- Records for this task:
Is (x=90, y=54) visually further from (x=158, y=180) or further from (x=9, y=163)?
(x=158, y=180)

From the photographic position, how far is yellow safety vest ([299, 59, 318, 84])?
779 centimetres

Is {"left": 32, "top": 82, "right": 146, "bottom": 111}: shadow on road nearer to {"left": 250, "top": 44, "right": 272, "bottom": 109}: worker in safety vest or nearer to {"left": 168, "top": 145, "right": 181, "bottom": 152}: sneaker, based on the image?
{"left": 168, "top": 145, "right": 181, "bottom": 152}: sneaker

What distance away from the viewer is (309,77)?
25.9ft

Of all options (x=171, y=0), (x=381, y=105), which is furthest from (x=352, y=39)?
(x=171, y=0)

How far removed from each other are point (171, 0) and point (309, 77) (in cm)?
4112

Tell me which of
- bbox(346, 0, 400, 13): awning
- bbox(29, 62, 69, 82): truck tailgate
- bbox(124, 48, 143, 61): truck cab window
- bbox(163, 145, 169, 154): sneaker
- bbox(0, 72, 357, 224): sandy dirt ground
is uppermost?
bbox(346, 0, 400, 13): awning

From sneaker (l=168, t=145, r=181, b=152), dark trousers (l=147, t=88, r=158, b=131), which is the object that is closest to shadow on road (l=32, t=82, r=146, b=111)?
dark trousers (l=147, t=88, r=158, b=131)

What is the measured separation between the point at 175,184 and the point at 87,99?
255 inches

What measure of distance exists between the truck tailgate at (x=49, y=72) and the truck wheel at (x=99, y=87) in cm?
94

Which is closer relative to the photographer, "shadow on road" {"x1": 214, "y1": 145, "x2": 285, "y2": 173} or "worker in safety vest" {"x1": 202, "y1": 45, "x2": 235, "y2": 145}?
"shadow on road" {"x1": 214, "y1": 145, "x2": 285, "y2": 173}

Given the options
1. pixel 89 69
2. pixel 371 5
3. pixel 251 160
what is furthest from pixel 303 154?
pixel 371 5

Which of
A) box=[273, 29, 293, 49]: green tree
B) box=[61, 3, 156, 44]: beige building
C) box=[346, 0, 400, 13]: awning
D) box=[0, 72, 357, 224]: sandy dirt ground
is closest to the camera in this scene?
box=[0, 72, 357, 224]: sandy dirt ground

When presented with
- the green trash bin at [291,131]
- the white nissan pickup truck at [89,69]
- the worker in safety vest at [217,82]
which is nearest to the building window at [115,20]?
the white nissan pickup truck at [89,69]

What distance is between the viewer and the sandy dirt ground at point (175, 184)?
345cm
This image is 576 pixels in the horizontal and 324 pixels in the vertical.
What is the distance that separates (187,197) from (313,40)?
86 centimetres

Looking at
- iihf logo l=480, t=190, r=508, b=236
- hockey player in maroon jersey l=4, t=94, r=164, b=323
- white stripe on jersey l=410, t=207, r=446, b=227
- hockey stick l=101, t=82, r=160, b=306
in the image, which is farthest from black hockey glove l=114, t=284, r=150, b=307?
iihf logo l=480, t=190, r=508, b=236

- What is expected: Copy out the material from the line containing "Given the options" through the end of the material, including both of those lines.

- Task answer:
Given the options
1. pixel 89 69
2. pixel 371 5
3. pixel 251 160
what is furthest from pixel 303 154?
pixel 371 5

Which of
A) box=[273, 29, 293, 49]: green tree
B) box=[61, 3, 156, 44]: beige building
C) box=[346, 0, 400, 13]: awning
D) box=[0, 72, 357, 224]: sandy dirt ground
is closest to the camera in this scene?
box=[0, 72, 357, 224]: sandy dirt ground

When presented with
- the green trash bin at [291,131]
- the white nissan pickup truck at [89,69]
- the worker in safety vest at [217,82]
which is nearest to the building window at [115,20]?
the white nissan pickup truck at [89,69]

What distance is between the viewer and the sandy dirt ground at point (175, 184)?
345cm
This image is 576 pixels in the horizontal and 324 pixels in the vertical.
What is the distance that separates (187,197) from (313,40)?
86 centimetres

Looking at
- iihf logo l=480, t=190, r=508, b=236
- hockey player in maroon jersey l=4, t=94, r=164, b=323
- white stripe on jersey l=410, t=207, r=446, b=227
- hockey stick l=101, t=82, r=160, b=306
in the image, which is farthest from black hockey glove l=114, t=284, r=150, b=307?
iihf logo l=480, t=190, r=508, b=236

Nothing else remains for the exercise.